Changes to parts of Australia’s competition law relating to intellectual property (IP) matters, which come into effect on 13 September 2019, are explained in new ACCC guidelines published today.
The guidelines on the repeal of subsection 51(3) of the Competition and Consumer Act are designed to explain the ACCC’s enforcement approach to IP rights.
The repeal of subsection 51(3) means that certain types of IP-related conduct are no longer exempt from the cartel prohibitions, section 45 (anti-competitive agreements) and section 47 (exclusive dealing) of the Competition and Consumer Act (CCA).
Subsection 51(3) was repealed after recommendations from the Harper Competition Policy Review and the Productivity Commission’s intellectual property arrangements inquiry.
“This change means that conduct relating to intellectual property rights will now be treated in the same way as other conduct under Australia’s competition law,” ACCC Commissioner Stephen Ridgeway said.
“The repeal of this narrow and uncertain exemption has been recommended by multiple independent reviews over the last 20 years. Following the repeal, the ACCC will be able to address those rare instances where IP licensing arrangements may damage or hinder competition.”
“However, we understand that most IP arrangements encourage competition and innovation, to the benefit of consumers, and this repeal will not change our approach to those arrangements,” Mr Ridgeway said.

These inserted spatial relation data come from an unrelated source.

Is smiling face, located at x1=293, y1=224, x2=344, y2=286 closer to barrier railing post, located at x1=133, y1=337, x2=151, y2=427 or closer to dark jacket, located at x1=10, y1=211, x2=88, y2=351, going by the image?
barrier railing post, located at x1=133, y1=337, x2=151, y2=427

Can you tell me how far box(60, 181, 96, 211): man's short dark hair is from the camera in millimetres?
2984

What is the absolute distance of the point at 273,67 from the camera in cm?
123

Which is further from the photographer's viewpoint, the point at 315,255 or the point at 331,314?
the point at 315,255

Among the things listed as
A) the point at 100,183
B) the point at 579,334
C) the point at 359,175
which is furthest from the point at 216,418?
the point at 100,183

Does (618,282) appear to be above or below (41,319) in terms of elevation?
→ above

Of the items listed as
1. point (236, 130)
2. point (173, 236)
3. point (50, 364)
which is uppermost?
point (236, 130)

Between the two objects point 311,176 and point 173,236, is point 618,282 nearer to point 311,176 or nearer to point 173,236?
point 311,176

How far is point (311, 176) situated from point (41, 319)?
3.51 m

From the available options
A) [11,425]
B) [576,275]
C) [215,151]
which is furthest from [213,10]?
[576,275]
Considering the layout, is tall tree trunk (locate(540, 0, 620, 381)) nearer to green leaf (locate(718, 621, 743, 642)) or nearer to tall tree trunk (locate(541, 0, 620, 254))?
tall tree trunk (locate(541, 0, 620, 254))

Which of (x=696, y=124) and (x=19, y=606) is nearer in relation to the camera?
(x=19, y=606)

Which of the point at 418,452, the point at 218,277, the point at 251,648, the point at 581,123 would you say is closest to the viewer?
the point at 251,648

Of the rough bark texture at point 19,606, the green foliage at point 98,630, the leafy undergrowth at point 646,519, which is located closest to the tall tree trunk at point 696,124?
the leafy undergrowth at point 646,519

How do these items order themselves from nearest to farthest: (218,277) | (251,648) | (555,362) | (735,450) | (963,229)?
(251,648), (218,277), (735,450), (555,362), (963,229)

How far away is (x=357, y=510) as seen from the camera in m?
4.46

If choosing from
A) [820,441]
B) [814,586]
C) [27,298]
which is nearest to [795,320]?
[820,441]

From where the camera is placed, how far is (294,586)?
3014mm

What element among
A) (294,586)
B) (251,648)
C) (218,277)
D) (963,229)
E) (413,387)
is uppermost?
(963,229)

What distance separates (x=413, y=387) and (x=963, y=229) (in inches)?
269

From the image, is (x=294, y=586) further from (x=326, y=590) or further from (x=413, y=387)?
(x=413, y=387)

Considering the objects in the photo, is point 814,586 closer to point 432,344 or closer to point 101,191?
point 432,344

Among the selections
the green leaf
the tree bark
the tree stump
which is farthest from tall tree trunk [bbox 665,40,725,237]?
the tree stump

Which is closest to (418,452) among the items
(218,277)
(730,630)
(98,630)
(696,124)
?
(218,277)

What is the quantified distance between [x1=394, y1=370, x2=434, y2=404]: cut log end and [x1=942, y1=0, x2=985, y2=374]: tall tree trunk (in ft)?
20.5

The guidelines set out the general principles that will guide the ACCC’s approach to applying the cartel prohibitions and sections 45 and 47 to previously exempt conduct, and also include examples of conduct that the ACCC considers is likely or unlikely to contravene the CCA after the repeal.
The guidelines were developed in consultation with a range of stakeholders, which has led to the inclusion of further detail about aspects of the CCA, including the operation of the cartel prohibitions and the ACCC’s likely approach to exclusive licensing arrangements.
“We thank those stakeholders who participated in our consultation process,” Mr Ridgeway said.